Information:
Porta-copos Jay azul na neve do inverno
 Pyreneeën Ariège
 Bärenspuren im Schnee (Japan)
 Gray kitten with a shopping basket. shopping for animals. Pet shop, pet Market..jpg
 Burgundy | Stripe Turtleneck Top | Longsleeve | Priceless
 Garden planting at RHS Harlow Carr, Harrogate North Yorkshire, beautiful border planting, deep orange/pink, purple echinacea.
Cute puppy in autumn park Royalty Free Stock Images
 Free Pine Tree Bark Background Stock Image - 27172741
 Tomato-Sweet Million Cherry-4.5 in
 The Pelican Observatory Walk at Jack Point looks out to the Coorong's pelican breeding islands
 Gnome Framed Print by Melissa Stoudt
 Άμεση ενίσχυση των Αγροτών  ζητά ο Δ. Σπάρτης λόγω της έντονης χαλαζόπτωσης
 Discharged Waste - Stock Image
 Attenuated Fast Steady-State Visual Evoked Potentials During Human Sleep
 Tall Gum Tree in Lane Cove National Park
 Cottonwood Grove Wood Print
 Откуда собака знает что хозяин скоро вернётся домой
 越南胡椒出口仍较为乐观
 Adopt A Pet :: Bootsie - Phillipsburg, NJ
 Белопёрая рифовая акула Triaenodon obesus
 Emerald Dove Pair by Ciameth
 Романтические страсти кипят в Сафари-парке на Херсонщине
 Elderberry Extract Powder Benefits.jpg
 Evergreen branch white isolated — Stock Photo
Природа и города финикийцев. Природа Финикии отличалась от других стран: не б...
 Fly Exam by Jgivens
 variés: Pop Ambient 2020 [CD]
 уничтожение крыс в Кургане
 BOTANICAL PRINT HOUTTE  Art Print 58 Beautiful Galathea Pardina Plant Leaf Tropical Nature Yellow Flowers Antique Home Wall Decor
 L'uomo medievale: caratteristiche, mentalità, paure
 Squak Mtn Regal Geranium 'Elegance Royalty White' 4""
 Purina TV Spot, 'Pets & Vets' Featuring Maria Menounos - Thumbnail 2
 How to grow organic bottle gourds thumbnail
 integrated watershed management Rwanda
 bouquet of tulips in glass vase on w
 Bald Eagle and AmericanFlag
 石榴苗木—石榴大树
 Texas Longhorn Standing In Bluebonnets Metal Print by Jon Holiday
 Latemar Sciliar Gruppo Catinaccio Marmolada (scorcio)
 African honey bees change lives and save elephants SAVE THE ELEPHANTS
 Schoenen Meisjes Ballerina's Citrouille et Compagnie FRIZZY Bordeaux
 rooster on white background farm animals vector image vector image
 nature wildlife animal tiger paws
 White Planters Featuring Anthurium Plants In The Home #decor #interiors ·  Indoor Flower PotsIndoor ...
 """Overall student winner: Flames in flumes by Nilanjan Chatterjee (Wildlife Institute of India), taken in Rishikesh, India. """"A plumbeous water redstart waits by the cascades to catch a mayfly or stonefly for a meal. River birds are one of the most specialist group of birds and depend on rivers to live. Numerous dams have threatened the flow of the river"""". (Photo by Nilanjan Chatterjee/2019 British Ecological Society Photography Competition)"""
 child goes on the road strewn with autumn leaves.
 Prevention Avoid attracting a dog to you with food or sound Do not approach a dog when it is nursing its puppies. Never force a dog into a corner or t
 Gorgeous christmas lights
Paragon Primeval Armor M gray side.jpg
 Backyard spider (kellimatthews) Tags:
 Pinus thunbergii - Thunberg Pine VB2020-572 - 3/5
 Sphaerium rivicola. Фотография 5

Goal of the exercise:
What lines above contain the word "Home"? Please copy each one.

Result of the task:
 BOTANICAL PRINT HOUTTE  Art Print 58 Beautiful Galathea Pardina Plant Leaf Tropical Nature Yellow Flowers Antique Home Wall Decor
 White Planters Featuring Anthurium Plants In The Home #decor #interiors ·  Indoor Flower PotsIndoor ...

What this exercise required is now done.